Source extract -
_ _ _ _ _
Day 8: Friday, February 11

We left Cuautla fairly early this morning and headed back eastwards about 20 kilometers to the archeological site at Chalcatzingo, which is an Olmec site that saw peak occupancy ca. 700-500 BC. It lies at the foot of the prominent hills, Cerro Delgado and Cerro Chalcatzingo (exhumed volcanic necks, I suspect) that I saw yesterday afternoon. We arrived before the ruins were open and walked up to the gate, slipped under the barbwire fence and commenced our exploration. Outside the gate were some good metates. Right away, and elsewhere later in the day, we saw large magnificent figs with bright yellow bark and deep green leaves that cling to cliff walls like they were poured on there. They can grow very large, as the photos at Chalcatzingo show.

Archeologically, the site at Chalcatzingo consists mostly of carvings, both of cliff walls and of free-standing stones, and most of the carvings seem to depict people being eaten—the best-preserved is of a person sitting in the mouth of a cave that is also the mouth of a dragon; another shows two people being devoured by jaguars, and a third shows someone being eaten by a crocodile. (Did these folks have some kind of a complex, or was being devoured a common problem back then?) There was also a fine one of a squash plant. Most of them, though, were superficially much deteriorated and are better viewed on the basis of charcoal drawings made from rubbings, which can be seen in the museum below. That museum is brand new (still has cardboard boxes around the edges of the parking area) and contains a few carvings brought down from the site, many small figures and implements discovered during excavations at the site, and one burial with ornamentation. It's a very small museum, only a couple hundred objects at all, with little interpretive commentary and that all in Spanish, although judging from the grammar and vocabulary, fairly scholarly. The museum is kept by an old woman with a speech impediment who was mainly interested in extracting from us more than the 30 peso entrance fee. The site also has a temple complex that is being "restored."
_ _ _ _ _
Data lines -

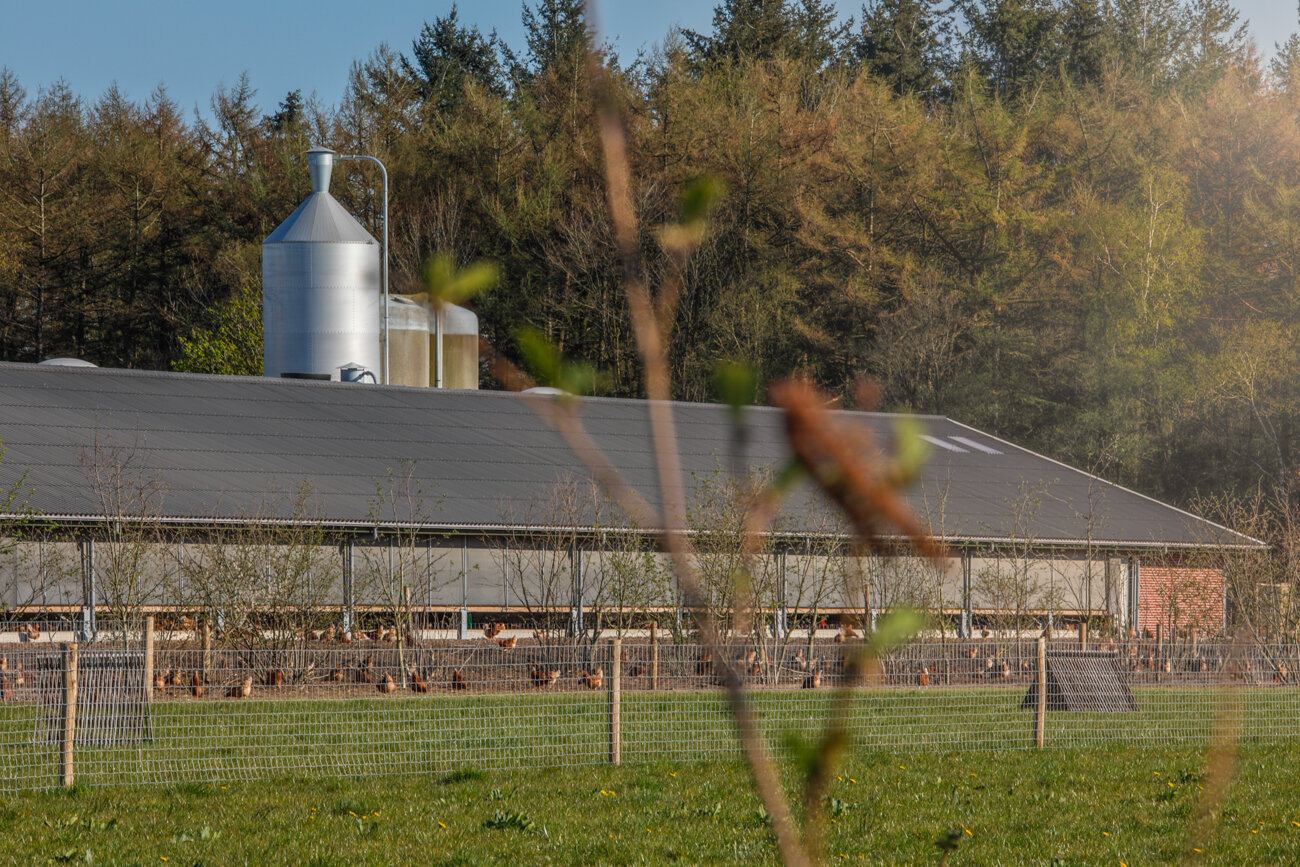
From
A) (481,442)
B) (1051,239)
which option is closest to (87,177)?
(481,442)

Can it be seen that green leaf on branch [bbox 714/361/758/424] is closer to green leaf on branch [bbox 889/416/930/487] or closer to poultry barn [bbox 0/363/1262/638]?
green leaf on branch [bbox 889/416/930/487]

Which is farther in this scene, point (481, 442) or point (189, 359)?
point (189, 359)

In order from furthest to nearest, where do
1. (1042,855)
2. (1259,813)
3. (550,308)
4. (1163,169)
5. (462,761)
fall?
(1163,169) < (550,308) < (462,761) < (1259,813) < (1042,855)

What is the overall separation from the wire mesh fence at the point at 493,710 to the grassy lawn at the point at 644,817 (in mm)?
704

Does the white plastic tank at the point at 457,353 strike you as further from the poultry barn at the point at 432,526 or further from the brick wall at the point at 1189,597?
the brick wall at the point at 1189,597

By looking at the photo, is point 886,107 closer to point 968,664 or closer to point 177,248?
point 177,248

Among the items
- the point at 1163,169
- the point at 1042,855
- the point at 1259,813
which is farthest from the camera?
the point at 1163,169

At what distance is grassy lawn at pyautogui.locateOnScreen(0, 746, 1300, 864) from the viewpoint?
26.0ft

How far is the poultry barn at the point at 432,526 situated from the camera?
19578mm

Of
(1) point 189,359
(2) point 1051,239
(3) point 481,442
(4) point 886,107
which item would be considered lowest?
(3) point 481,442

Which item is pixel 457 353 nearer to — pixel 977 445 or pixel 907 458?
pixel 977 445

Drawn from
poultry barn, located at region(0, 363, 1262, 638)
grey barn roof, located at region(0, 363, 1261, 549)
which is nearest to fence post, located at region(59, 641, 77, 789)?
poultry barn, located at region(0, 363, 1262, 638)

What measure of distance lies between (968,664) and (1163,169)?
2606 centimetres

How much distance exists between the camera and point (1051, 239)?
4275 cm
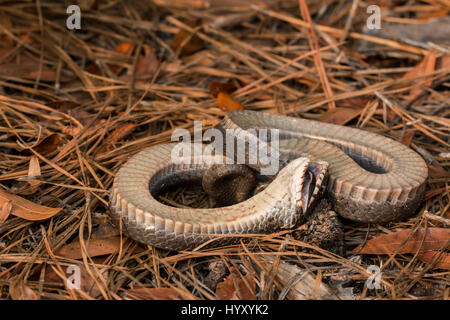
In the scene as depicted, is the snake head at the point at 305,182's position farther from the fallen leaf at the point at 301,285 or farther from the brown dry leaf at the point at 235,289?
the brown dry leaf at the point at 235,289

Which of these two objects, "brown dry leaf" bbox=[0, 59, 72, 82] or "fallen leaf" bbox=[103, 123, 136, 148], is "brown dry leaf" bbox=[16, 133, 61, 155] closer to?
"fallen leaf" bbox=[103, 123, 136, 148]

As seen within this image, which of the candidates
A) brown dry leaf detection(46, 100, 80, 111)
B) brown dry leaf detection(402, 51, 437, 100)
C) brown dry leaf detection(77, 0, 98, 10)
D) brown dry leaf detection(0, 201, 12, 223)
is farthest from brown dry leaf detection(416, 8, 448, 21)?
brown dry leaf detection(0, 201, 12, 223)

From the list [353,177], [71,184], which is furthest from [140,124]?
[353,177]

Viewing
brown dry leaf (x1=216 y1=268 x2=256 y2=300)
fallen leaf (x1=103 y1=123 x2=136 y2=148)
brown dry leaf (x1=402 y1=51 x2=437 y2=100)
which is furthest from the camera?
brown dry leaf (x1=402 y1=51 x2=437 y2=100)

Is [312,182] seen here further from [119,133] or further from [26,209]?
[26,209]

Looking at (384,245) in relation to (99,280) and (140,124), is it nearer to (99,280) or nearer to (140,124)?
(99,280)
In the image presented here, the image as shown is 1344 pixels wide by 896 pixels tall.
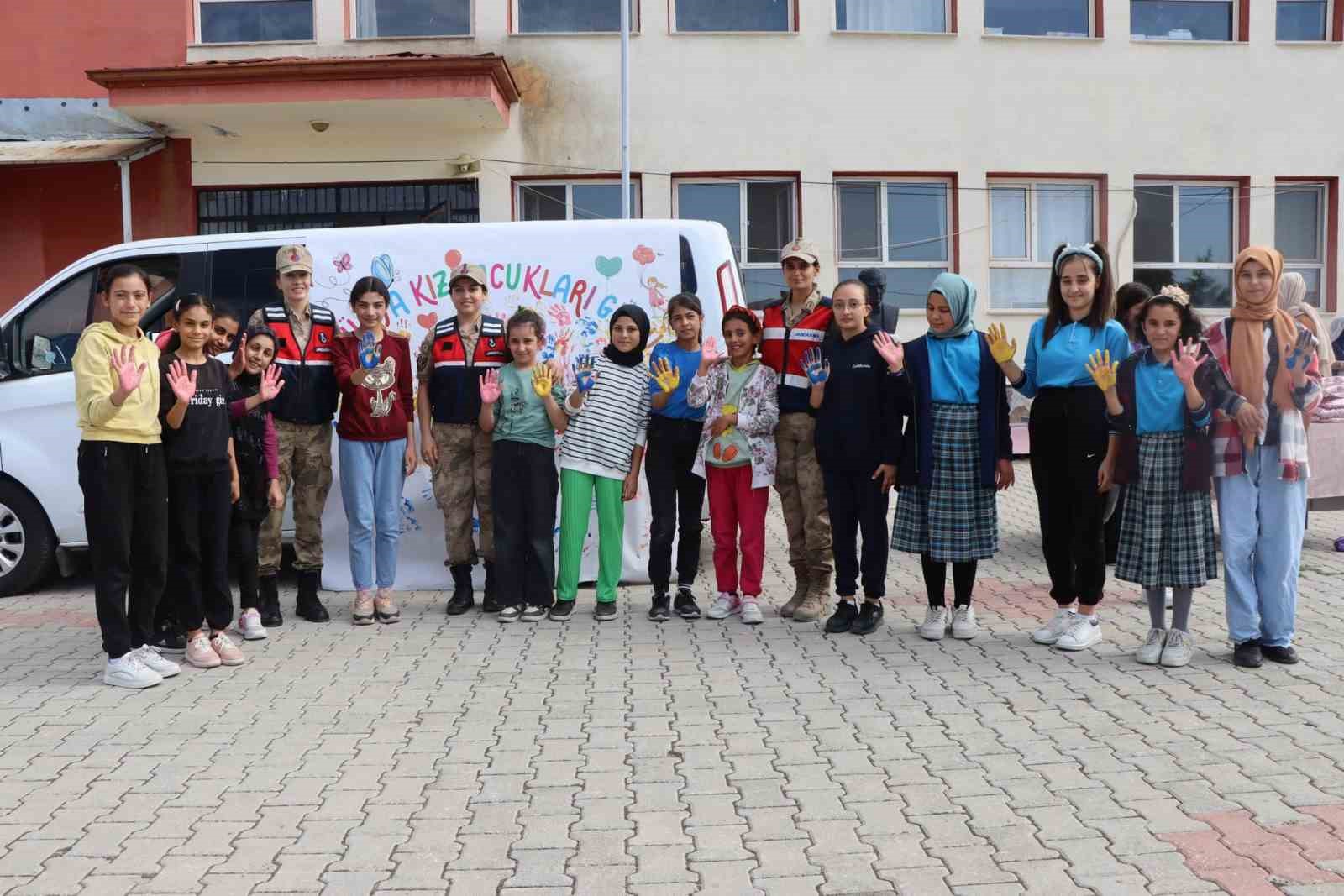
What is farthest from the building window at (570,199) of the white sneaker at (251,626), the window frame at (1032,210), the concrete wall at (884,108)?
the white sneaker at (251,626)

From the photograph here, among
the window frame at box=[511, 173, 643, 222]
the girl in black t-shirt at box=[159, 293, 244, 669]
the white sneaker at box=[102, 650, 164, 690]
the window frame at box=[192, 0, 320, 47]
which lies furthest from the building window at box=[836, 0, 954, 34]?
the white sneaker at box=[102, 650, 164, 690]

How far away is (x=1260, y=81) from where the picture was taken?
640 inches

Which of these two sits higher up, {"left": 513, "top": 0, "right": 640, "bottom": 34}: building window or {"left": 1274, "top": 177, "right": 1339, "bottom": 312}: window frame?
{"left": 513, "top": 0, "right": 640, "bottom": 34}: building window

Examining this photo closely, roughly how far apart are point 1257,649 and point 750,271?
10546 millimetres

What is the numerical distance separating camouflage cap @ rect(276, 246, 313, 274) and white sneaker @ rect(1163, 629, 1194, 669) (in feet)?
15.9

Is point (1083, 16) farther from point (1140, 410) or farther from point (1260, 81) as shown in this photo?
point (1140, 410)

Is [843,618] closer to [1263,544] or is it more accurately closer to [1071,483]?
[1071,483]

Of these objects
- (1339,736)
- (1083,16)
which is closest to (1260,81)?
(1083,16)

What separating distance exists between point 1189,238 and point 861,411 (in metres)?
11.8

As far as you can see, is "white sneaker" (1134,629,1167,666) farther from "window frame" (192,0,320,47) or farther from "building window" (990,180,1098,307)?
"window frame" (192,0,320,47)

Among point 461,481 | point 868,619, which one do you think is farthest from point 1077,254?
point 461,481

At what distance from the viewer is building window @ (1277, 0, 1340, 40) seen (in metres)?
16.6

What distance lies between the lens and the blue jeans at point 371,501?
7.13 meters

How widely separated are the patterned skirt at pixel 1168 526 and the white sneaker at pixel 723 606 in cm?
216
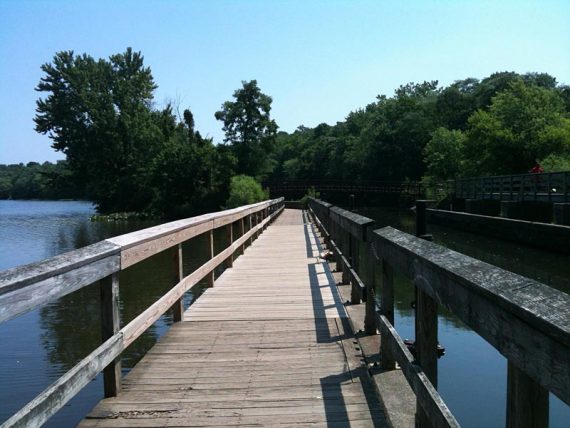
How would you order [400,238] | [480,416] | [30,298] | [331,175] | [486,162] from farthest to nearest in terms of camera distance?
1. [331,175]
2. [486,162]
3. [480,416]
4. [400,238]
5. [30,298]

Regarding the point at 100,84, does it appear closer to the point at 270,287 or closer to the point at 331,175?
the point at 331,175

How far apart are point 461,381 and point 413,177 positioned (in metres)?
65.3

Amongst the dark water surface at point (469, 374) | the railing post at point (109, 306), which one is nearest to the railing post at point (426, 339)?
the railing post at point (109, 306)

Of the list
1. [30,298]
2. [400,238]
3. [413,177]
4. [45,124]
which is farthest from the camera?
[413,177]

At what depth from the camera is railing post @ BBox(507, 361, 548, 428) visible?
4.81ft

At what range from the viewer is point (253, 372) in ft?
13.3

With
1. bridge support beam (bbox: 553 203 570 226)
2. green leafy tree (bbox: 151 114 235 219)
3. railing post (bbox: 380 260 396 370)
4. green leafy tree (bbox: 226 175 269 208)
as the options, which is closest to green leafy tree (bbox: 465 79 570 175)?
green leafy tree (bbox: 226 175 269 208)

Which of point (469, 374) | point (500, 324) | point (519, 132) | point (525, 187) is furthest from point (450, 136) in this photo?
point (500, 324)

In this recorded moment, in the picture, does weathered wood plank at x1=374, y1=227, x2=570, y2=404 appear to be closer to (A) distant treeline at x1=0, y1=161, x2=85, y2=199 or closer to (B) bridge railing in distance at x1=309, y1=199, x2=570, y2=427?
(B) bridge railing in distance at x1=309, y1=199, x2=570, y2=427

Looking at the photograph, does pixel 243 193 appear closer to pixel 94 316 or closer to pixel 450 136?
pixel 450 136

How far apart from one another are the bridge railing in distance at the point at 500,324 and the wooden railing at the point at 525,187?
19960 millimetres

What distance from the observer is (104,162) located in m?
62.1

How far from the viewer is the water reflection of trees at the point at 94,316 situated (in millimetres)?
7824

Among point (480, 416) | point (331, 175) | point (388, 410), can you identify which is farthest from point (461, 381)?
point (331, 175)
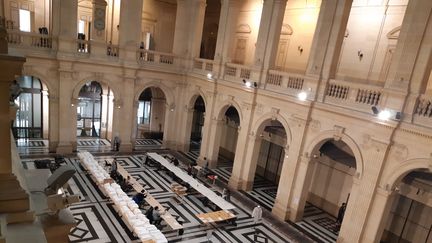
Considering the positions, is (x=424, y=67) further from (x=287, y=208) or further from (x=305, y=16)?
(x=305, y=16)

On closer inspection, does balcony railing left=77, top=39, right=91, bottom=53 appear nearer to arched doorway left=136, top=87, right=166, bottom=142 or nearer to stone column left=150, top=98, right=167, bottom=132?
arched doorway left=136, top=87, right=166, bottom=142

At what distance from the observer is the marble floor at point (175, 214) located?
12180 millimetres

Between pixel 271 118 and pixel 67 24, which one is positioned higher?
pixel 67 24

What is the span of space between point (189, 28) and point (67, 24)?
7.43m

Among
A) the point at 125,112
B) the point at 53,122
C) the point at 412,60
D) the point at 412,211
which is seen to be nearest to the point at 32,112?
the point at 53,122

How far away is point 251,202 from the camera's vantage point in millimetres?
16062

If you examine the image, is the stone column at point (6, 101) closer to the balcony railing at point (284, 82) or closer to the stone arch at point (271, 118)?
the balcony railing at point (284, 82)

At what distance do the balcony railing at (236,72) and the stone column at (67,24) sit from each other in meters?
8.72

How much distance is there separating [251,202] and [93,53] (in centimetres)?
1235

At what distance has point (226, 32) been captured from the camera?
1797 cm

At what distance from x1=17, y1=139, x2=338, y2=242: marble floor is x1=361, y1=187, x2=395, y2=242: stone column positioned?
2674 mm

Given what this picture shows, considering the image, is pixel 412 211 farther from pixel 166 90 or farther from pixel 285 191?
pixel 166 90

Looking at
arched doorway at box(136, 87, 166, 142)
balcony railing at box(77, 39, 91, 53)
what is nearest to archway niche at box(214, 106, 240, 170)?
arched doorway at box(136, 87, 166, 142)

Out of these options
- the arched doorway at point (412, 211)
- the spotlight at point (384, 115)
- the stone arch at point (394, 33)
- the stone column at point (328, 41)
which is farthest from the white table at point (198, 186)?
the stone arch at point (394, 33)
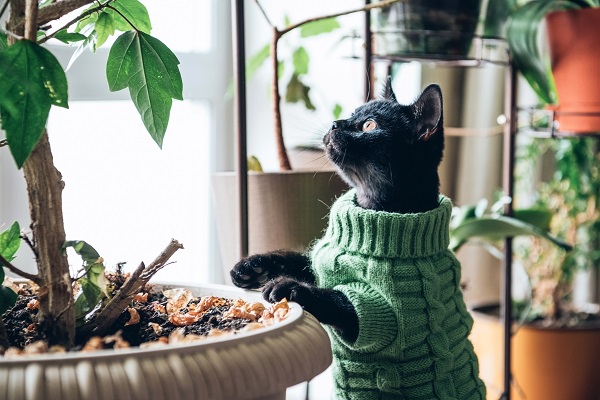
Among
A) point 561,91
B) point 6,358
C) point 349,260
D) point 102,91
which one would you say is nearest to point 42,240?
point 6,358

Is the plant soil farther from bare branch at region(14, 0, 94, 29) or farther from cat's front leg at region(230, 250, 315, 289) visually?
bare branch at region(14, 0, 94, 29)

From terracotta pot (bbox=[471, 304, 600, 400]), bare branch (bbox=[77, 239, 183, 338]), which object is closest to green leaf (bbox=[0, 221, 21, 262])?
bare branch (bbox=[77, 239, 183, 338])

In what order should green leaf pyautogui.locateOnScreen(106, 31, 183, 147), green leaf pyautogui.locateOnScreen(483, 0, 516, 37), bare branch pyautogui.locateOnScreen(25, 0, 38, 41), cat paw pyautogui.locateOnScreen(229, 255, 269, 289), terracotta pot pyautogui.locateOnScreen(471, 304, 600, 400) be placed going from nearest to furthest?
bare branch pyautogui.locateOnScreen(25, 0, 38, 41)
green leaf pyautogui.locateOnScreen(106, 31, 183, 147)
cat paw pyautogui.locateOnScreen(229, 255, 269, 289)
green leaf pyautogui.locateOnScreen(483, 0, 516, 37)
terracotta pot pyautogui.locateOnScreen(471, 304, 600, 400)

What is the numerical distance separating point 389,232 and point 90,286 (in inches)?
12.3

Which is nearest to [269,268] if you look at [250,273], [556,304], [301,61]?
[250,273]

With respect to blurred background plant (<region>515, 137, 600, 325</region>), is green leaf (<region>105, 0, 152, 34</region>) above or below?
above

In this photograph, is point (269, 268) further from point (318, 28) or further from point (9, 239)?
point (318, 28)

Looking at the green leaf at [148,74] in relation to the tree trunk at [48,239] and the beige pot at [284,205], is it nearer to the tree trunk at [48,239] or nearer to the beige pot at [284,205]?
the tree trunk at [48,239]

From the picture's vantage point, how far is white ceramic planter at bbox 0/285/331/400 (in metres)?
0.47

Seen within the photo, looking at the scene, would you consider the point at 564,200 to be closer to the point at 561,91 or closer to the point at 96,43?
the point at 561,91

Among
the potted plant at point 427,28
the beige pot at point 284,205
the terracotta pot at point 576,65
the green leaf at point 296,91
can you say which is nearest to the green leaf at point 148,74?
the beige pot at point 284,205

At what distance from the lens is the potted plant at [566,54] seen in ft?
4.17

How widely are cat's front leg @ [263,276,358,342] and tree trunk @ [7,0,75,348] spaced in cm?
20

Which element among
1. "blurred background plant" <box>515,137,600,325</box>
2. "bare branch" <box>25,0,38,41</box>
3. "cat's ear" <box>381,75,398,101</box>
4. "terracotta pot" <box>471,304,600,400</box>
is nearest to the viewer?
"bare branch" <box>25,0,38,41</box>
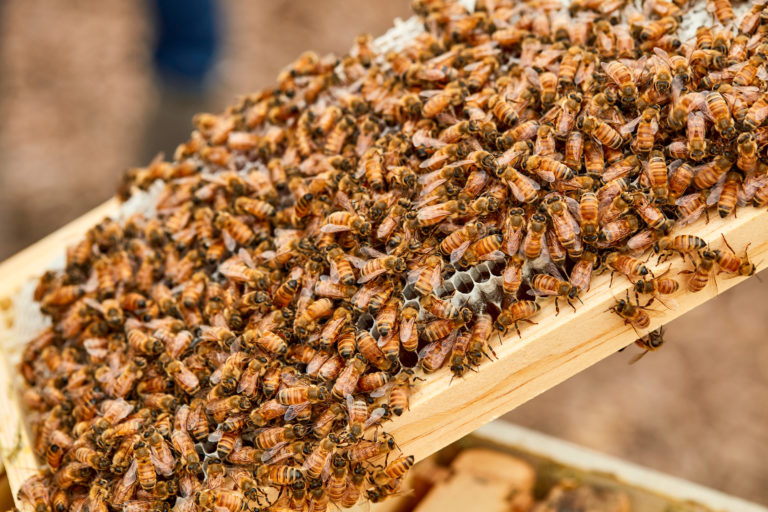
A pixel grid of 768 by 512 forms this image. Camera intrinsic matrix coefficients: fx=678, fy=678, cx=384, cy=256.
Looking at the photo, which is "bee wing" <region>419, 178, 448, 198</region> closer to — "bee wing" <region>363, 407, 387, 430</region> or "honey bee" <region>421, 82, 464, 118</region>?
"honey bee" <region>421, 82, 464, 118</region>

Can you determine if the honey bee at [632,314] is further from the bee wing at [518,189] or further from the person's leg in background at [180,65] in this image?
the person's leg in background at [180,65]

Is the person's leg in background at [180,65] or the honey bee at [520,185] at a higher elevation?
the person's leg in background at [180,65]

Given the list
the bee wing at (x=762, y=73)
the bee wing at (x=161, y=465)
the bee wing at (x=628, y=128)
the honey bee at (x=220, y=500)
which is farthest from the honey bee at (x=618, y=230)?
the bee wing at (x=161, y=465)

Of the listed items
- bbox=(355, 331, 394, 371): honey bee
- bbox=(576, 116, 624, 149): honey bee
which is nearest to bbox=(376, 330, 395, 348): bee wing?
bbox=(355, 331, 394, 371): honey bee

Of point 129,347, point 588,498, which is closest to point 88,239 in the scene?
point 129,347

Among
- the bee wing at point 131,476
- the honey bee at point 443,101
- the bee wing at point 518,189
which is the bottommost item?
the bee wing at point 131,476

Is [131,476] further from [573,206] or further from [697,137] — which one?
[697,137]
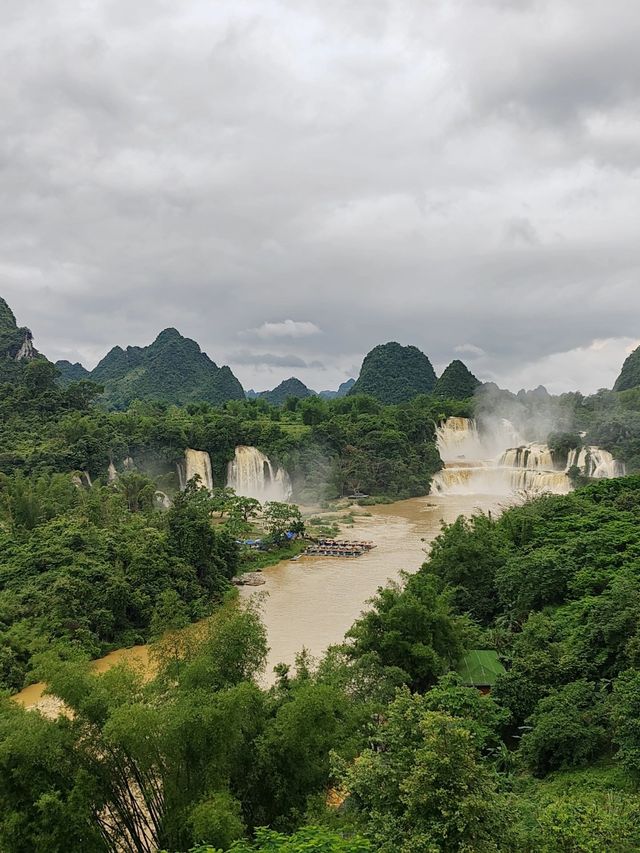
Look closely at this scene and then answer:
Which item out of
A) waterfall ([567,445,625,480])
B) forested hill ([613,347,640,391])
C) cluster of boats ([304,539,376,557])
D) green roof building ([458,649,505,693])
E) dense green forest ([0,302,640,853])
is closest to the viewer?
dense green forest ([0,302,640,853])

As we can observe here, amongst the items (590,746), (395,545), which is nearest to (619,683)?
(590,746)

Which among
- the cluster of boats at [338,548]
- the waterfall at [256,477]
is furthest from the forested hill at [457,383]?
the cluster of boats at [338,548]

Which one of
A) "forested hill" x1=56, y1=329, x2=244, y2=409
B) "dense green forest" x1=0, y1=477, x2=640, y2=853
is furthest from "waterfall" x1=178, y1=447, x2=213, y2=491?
_ _ _ _ _
Directives -
A. In the Chalcatzingo travel entry, change "metates" to "grinding stones" in the stretch from "We left Cuautla" through "at Chalcatzingo show.", and write out that stretch.
B. According to the Chalcatzingo travel entry, how much was the museum's entrance fee?
C. Pick up the Chalcatzingo travel entry where it stops and keep writing.
The lines have nothing to do with the Chalcatzingo travel entry.

Responses -
A.
We left Cuautla fairly early this morning and headed back eastwards about 20 kilometers to the archeological site at Chalcatzingo, which is an Olmec site that saw peak occupancy ca. 700-500 BC. It lies at the foot of the prominent hills, Cerro Delgado and Cerro Chalcatzingo (exhumed volcanic necks, I suspect) that I saw yesterday afternoon. We arrived before the ruins were open and walked up to the gate, slipped under the barbwire fence and commenced our exploration. Outside the gate were some good grinding stones. Right away, and elsewhere later in the day, we saw large magnificent figs with bright yellow bark and deep green leaves that cling to cliff walls like they were poured on there. They can grow very large, as the photos at Chalcatzingo show.

B. 30 pesos.

C.
From the site, we drove back through Cuautla and on to Cuernavaca, mostly via the cuota. Along kilometer 5 to 0 before it links up with the main cuota coming S from Mexico City, there are some fine Juniperus flaccida. In Cuernavaca we visited a very upscale supermarket along the Chalma Road. Inside well-dressed Mexican matrons pushed shopping carts along shiny aisles patrolled by armed guards and stocked with pretty much the same type and variety of items you would find in one of the best American supermarkets. We stocked up on imperishable package food, which is otherwise rather hard to come by in Mexico, before heading out towards Chalma.

The road climbs steeply out of Cuernavaca, first through a fine forest with a good bit of Pinus pringlei (our only exposure to this species) and Pinus montezumae, and later and a bit higher through some Abies religiosa and another new species to us, Pinus maximinoi. Eventually the road tops out on a plateau, and up here we found Juniperus flaccida, Pinus leiophylla, Pinus pseudostrobus var. pseudostrobus, Pinus montezumae, and Hesperocyparis lusitanica. We collected some cones and foliage along the way. In Chalma we found an extraordinary Taxodium mucronatum, which the people of Chalma have named El Ahuehuete, "ahuehuete" being the Nahuatl name for Taxodium mucronatum (it means "old man of the water," a fit name for a tree that is always associated with swamps, streams or springs).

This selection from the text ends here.